In [1]:
%matplotlib inline
import matplotlib.pyplot as plt
from matplotlib import style
import seaborn as sb
import pandas as pd
import praw
import numpy as np
from collections import Counter
import os
import nltk
style.use('ggplot')

In [2]:
from nltk.tokenize import RegexpTokenizer
from nltk.tokenize import word_tokenize
from nltk.corpus import wordnet 
from nltk.stem import WordNetLemmatizer
from nltk.corpus import stopwords
from nltk import pos_tag
from wordcloud import WordCloud

In [3]:
r = praw.Reddit(client_id='bvqtjKrg-4OJzA', 
                     client_secret='aNb_AKNWjcidfCftt85u86VUnsNpOw', 
                     user_agent='SCRIPT_NAME', 
                     username='peer_max_alon', 
                     password='peerproduction1')

Version 7.0.0 of praw is outdated.

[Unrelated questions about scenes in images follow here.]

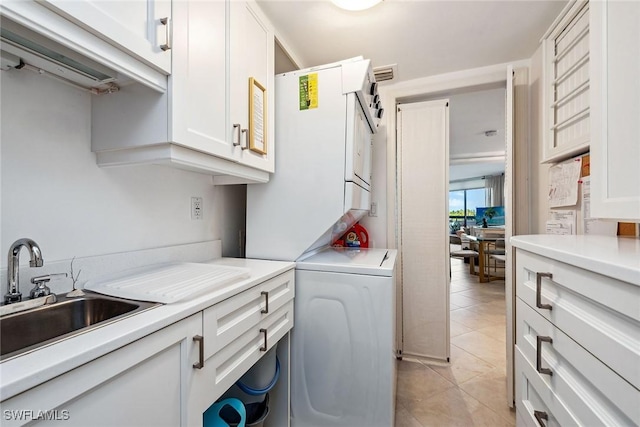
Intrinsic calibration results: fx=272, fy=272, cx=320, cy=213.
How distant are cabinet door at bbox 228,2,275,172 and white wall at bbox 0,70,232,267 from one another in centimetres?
47

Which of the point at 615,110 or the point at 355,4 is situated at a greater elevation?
the point at 355,4

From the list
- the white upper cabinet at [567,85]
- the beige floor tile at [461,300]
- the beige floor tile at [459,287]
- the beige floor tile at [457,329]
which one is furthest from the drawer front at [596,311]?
the beige floor tile at [459,287]

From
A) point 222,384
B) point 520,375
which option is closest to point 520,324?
point 520,375

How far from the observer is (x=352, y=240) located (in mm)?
2447

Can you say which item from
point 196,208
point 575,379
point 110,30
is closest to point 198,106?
point 110,30

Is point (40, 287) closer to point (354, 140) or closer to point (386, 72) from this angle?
point (354, 140)

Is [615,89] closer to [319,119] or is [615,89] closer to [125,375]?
[319,119]

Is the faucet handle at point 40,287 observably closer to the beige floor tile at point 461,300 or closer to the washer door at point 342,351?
the washer door at point 342,351

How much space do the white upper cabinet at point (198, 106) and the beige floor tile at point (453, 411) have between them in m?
1.88

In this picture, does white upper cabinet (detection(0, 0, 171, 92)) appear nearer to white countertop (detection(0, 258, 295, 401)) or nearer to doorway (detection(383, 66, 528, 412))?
white countertop (detection(0, 258, 295, 401))

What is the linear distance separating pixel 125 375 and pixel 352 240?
1.95 metres

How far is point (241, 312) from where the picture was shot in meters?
1.11

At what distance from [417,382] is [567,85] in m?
2.20

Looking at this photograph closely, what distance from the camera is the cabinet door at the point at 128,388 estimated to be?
525mm
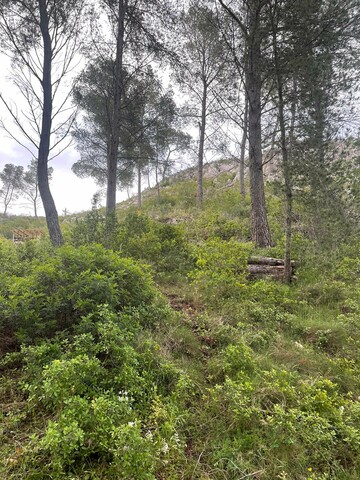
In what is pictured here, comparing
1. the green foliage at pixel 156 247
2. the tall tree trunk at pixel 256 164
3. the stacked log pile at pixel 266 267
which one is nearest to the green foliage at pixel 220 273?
the stacked log pile at pixel 266 267

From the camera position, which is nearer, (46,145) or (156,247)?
(156,247)

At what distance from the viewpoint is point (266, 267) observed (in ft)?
16.0

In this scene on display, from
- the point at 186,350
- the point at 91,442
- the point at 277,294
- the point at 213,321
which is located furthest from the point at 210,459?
the point at 277,294

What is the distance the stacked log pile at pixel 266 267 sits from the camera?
15.5 ft

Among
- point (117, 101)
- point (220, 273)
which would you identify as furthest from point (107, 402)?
point (117, 101)

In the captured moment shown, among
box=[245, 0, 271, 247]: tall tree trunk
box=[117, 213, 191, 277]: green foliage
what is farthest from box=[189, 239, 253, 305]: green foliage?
box=[245, 0, 271, 247]: tall tree trunk

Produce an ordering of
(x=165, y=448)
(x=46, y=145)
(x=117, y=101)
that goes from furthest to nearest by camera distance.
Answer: (x=117, y=101), (x=46, y=145), (x=165, y=448)

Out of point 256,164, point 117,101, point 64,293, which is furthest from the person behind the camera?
point 117,101

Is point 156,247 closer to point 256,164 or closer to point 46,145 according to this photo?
point 256,164

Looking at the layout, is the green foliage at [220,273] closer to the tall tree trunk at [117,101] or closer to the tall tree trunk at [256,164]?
the tall tree trunk at [256,164]

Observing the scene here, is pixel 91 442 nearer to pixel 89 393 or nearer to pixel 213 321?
pixel 89 393

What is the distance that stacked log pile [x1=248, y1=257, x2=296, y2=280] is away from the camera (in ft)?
15.5

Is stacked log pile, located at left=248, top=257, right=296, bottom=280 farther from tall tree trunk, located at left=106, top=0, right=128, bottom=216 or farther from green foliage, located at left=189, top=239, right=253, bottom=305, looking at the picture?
tall tree trunk, located at left=106, top=0, right=128, bottom=216

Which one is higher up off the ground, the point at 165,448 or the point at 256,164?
the point at 256,164
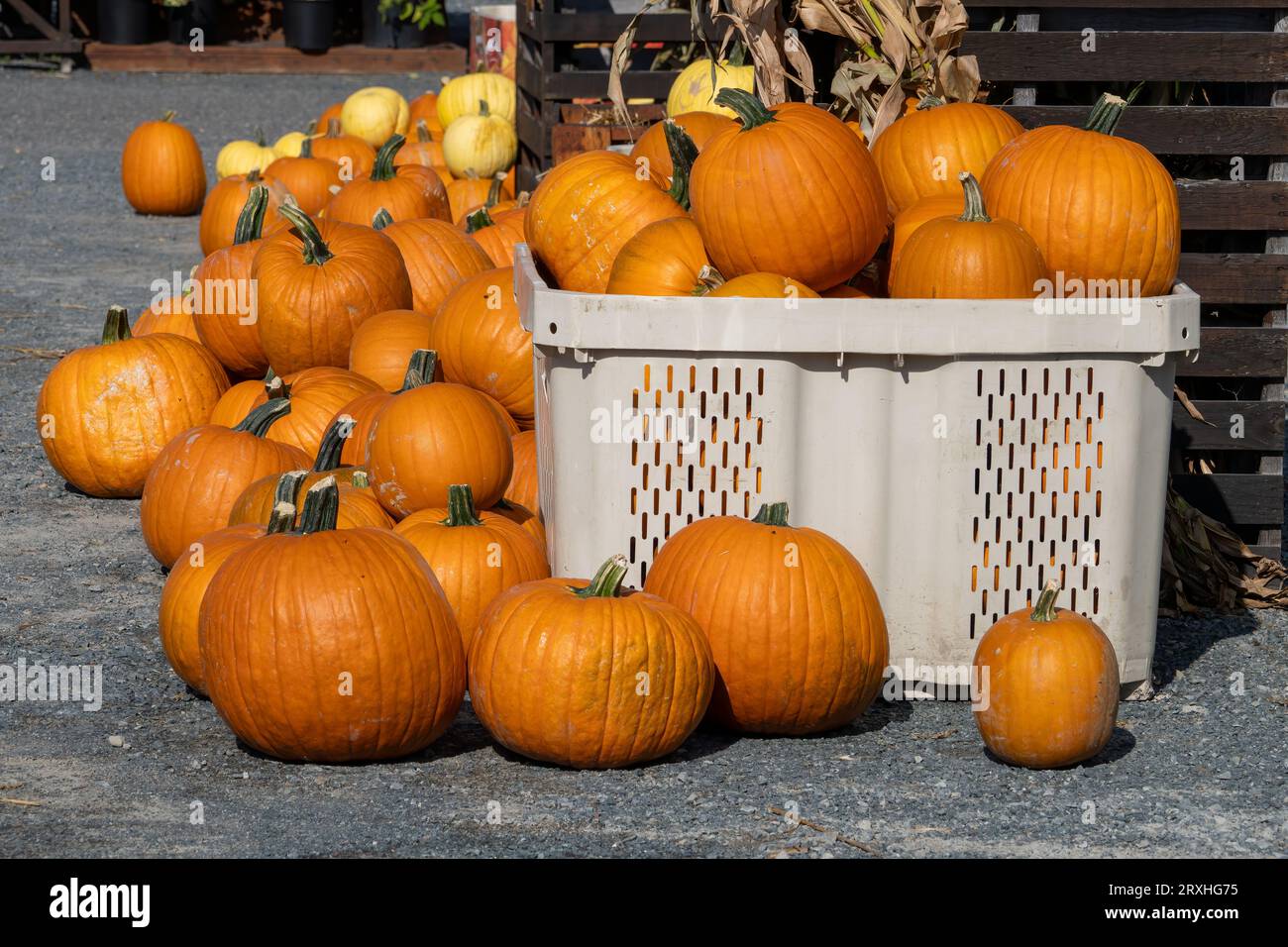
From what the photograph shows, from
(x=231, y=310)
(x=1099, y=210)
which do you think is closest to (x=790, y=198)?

Version 7.1.0 was released Tuesday June 23, 2020.


## Functions

### Subreddit distribution functions

In [4]:
def get_mods(subreddit):
    bots = ['AutoModerator', 'modlog_research_bot', 'PoliticsModeratorBot', 'rGameMods']
    mods = [mod.name for mod in subreddit.moderator() if mod.name not in bots]
    return mods

In [5]:
def get_posts(mods, sub, sub_name):
    for mod in mods:
        posts_list = []
        posts = r.redditor(mod).submissions.new(limit=500)
        for post in posts:
            d = {}
            d['subreddit'] = post.subreddit.display_name
            d['title'] = post.title
#           d['url'] = "https://www.reddit.com" + post.permalink
            posts_list.append(d)
        df = pd.DataFrame(posts_list)
        df.to_csv(f'data/{sub_name}/posts/{mod}.csv', index=False)
    distribution_aggregator(mods, sub_name, 'posts')

In [6]:
def get_comments(mods, sub, sub_name):
    for mod in mods:
        comments_list = []
        comments = r.redditor(mod).comments.new(limit=500)
        for comment in comments:
            d = {}
            d['subreddit'] = comment.subreddit.display_name
            d['body'] = comment.body
#           d['url'] = "https://www.reddit.com" + comment.submission.permalink
            comments_list.append(d)
        df = pd.DataFrame(comments_list)
        df.to_csv(f'data/{sub_name}/comments/{mod}.csv', index=False)
    distribution_aggregator(mods, sub_name, 'comments')

In [7]:
def distribution_aggregator(mods, sub_name, submission_type):
    total = []
    for mod in mods:
        try:
            data = pd.read_csv(f'data/{sub_name}/{submission_type}/{mod}.csv')
        except pd.errors.EmptyDataError:
            total.append(dict())
            continue
        counter = dict(Counter(data['subreddit']))
        total.append(counter)
    distribution = pd.DataFrame(total, index=mods, dtype=np.int)
    distribution.fillna(0,inplace=True)
    distribution[distribution.columns] = distribution[distribution.columns].astype(int)
    distribution.to_excel(f'data/{sub_name}/{submission_type}/{submission_type}_aggreagated.xlsx')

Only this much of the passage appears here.